» **Task objective**
Will you reproduce all of the material below, line for line, with no changes?

» **Record extracts**
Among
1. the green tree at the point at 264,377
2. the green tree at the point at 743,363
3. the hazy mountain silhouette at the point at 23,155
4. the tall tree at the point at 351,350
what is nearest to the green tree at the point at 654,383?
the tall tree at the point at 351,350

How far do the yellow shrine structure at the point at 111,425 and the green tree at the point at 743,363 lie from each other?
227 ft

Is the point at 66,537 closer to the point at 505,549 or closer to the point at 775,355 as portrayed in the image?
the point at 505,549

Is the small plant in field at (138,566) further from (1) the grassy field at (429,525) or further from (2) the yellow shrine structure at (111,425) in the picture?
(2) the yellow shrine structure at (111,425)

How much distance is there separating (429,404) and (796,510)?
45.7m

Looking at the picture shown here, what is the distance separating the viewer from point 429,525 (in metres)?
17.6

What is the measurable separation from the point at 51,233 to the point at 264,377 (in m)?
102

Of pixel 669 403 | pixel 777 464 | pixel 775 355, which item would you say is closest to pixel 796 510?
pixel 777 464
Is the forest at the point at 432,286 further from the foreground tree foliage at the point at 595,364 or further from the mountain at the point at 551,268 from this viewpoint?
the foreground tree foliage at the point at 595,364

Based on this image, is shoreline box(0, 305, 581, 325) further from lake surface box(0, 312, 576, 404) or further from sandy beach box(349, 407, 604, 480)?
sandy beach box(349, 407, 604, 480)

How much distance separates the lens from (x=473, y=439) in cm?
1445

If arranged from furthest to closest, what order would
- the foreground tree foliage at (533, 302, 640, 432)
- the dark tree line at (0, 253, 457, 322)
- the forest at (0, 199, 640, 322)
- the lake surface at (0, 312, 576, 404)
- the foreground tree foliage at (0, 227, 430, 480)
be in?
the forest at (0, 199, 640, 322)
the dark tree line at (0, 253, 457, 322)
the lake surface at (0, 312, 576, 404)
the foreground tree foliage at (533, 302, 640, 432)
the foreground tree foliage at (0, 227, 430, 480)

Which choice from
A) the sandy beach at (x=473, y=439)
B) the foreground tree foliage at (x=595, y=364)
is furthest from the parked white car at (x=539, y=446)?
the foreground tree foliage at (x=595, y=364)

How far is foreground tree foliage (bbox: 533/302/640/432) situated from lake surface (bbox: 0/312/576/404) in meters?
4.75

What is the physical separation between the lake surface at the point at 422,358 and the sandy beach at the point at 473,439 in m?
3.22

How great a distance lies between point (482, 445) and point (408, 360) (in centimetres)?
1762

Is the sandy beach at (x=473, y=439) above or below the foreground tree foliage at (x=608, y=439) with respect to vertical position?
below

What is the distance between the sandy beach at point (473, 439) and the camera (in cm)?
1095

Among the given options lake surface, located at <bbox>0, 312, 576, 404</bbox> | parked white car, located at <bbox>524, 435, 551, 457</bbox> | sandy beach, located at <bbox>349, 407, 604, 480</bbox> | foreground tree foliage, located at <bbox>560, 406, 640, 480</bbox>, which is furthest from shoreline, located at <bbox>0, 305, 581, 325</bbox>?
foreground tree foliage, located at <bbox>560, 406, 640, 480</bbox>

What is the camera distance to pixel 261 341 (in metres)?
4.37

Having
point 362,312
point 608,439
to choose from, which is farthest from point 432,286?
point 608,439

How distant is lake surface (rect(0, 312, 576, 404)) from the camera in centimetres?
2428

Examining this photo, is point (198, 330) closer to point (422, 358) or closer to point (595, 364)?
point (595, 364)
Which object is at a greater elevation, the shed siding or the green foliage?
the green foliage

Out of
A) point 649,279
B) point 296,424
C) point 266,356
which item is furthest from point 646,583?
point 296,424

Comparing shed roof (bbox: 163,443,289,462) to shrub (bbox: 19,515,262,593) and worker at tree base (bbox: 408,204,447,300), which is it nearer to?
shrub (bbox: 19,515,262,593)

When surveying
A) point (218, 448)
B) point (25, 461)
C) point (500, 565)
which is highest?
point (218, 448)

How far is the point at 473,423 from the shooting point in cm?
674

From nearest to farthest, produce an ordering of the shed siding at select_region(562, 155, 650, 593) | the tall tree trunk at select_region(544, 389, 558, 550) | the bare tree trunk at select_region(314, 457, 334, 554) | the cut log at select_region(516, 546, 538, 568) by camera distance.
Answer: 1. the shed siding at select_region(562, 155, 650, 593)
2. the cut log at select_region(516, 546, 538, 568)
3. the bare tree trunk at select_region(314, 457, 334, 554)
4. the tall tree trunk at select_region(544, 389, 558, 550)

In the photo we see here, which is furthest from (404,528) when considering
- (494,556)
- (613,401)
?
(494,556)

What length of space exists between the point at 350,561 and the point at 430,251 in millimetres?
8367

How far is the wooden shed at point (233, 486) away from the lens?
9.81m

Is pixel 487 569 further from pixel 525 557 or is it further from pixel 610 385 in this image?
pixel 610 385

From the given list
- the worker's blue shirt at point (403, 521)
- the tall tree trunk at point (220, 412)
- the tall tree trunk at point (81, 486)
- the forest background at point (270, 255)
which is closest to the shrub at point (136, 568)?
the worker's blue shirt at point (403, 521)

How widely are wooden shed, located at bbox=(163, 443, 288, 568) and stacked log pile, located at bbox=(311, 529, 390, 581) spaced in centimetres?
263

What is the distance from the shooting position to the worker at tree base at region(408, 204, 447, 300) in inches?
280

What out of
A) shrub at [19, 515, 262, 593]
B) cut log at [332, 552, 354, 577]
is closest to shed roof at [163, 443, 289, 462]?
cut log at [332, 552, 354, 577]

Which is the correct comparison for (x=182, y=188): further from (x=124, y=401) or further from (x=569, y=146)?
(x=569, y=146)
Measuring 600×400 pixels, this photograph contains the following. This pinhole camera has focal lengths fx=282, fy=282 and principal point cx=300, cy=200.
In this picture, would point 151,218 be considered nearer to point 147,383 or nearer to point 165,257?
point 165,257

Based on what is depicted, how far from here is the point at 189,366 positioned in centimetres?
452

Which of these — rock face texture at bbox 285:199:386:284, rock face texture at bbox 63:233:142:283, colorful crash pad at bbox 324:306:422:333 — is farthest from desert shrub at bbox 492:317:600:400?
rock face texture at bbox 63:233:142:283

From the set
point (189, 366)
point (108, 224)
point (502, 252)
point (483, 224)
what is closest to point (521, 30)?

» **Output of the task**
Among
1. the green tree at the point at 264,377
2. the green tree at the point at 743,363
3. the hazy mountain silhouette at the point at 23,155
4. the tall tree at the point at 351,350
what is nearest to the green tree at the point at 654,383?
the tall tree at the point at 351,350

How far do the yellow shrine structure at the point at 111,425 and the green tree at the point at 743,363 lie from each other?
227 ft

Is the point at 66,537 closer to the point at 505,549 or closer to the point at 775,355 as portrayed in the image?
the point at 505,549

Is the small plant in field at (138,566) further from (1) the grassy field at (429,525) or further from (2) the yellow shrine structure at (111,425) in the picture?
(2) the yellow shrine structure at (111,425)

How much distance is there separating (429,404) and (796,510)?
45.7m

Looking at the picture shown here, what is the distance separating the viewer from point 429,525 (in metres)?
17.6

What is the measurable separation from the point at 51,233 to the point at 264,377 (in m)?
102

Of pixel 669 403 | pixel 777 464 | pixel 775 355, which item would you say is closest to pixel 796 510?
pixel 777 464
Is the forest at the point at 432,286 further from the foreground tree foliage at the point at 595,364 or further from the mountain at the point at 551,268 from this viewpoint?
the foreground tree foliage at the point at 595,364

Based on this image, is shoreline box(0, 305, 581, 325) further from lake surface box(0, 312, 576, 404) or further from sandy beach box(349, 407, 604, 480)?
sandy beach box(349, 407, 604, 480)

How much distance separates the lens from (x=473, y=439) in cm?
1445

If arranged from furthest to closest, what order would
- the foreground tree foliage at (533, 302, 640, 432)
- the dark tree line at (0, 253, 457, 322)
- the forest at (0, 199, 640, 322)
- the lake surface at (0, 312, 576, 404)
- the foreground tree foliage at (0, 227, 430, 480)
be in?
the forest at (0, 199, 640, 322)
the dark tree line at (0, 253, 457, 322)
the lake surface at (0, 312, 576, 404)
the foreground tree foliage at (533, 302, 640, 432)
the foreground tree foliage at (0, 227, 430, 480)

Which choice from
A) the sandy beach at (x=473, y=439)
B) the foreground tree foliage at (x=595, y=364)
is furthest from the parked white car at (x=539, y=446)?
the foreground tree foliage at (x=595, y=364)

How far is foreground tree foliage (bbox: 533/302/640/432) situated from lake surface (bbox: 0/312/576/404) in meters?
4.75

What is the physical separation between the lake surface at the point at 422,358 and the sandy beach at the point at 473,439 in m?
3.22

How great a distance lies between point (482, 445) and point (408, 360) (in centimetres)?
1762

Is the sandy beach at (x=473, y=439) above or below the foreground tree foliage at (x=608, y=439) with respect to vertical position?
below

What is the distance between the sandy beach at point (473, 439) and the camera (in cm)?
1095

Among the given options lake surface, located at <bbox>0, 312, 576, 404</bbox> | parked white car, located at <bbox>524, 435, 551, 457</bbox> | sandy beach, located at <bbox>349, 407, 604, 480</bbox> | foreground tree foliage, located at <bbox>560, 406, 640, 480</bbox>, which is furthest from shoreline, located at <bbox>0, 305, 581, 325</bbox>?
foreground tree foliage, located at <bbox>560, 406, 640, 480</bbox>

What is the camera distance to pixel 261 341 (in metres)?
4.37

Having
point 362,312
point 608,439
to choose from, which is farthest from point 432,286?
point 608,439

How distant is lake surface (rect(0, 312, 576, 404)) from the camera in centimetres?
2428

Examining this photo, is point (198, 330) closer to point (422, 358) or closer to point (595, 364)?
point (595, 364)
Which object is at a greater elevation, the shed siding or the green foliage?
the green foliage

Out of
A) point 649,279
B) point 296,424
C) point 266,356
which item is furthest from point 646,583?
point 296,424

Comparing shed roof (bbox: 163,443,289,462) to shrub (bbox: 19,515,262,593) and worker at tree base (bbox: 408,204,447,300), which is it nearer to?
shrub (bbox: 19,515,262,593)

When surveying
A) point (218, 448)
B) point (25, 461)
C) point (500, 565)
which is highest?
point (218, 448)

How far is the point at 473,423 from the shooting point in cm?
674

From nearest to farthest, produce an ordering of the shed siding at select_region(562, 155, 650, 593) | the tall tree trunk at select_region(544, 389, 558, 550) | the bare tree trunk at select_region(314, 457, 334, 554) | the cut log at select_region(516, 546, 538, 568) by camera distance.
Answer: 1. the shed siding at select_region(562, 155, 650, 593)
2. the cut log at select_region(516, 546, 538, 568)
3. the bare tree trunk at select_region(314, 457, 334, 554)
4. the tall tree trunk at select_region(544, 389, 558, 550)

In the photo we see here, which is furthest from (404,528) when considering
- (494,556)
- (613,401)
?
(494,556)

What length of space exists between the point at 350,561 and the point at 430,251 in millimetres?
8367

How far is the wooden shed at point (233, 486) away from the lens?
9.81m

Is pixel 487 569 further from pixel 525 557 or is it further from pixel 610 385 in this image?
pixel 610 385

From the given list
- the worker's blue shirt at point (403, 521)
- the tall tree trunk at point (220, 412)
- the tall tree trunk at point (81, 486)
- the forest background at point (270, 255)
which is closest to the shrub at point (136, 568)?
the worker's blue shirt at point (403, 521)

How widely are wooden shed, located at bbox=(163, 443, 288, 568) and stacked log pile, located at bbox=(311, 529, 390, 581) spaced in centimetres?
263

What is the distance from the shooting position to the worker at tree base at region(408, 204, 447, 300) in inches?
280

What out of
A) shrub at [19, 515, 262, 593]
B) cut log at [332, 552, 354, 577]
is closest to shed roof at [163, 443, 289, 462]?
cut log at [332, 552, 354, 577]

Which is the correct comparison for (x=182, y=188): further from (x=124, y=401) or further from (x=569, y=146)?
(x=569, y=146)
Measuring 600×400 pixels, this photograph contains the following. This pinhole camera has focal lengths fx=282, fy=282 and principal point cx=300, cy=200.
In this picture, would point 151,218 be considered nearer to point 147,383 or nearer to point 165,257?
point 165,257

Based on what is depicted, how far from here is the point at 189,366 positioned in centimetres?
452

Which of these — rock face texture at bbox 285:199:386:284, rock face texture at bbox 63:233:142:283, colorful crash pad at bbox 324:306:422:333 — is farthest from desert shrub at bbox 492:317:600:400?
rock face texture at bbox 63:233:142:283

From the set
point (189, 366)
point (108, 224)
point (502, 252)
point (483, 224)
what is closest to point (521, 30)?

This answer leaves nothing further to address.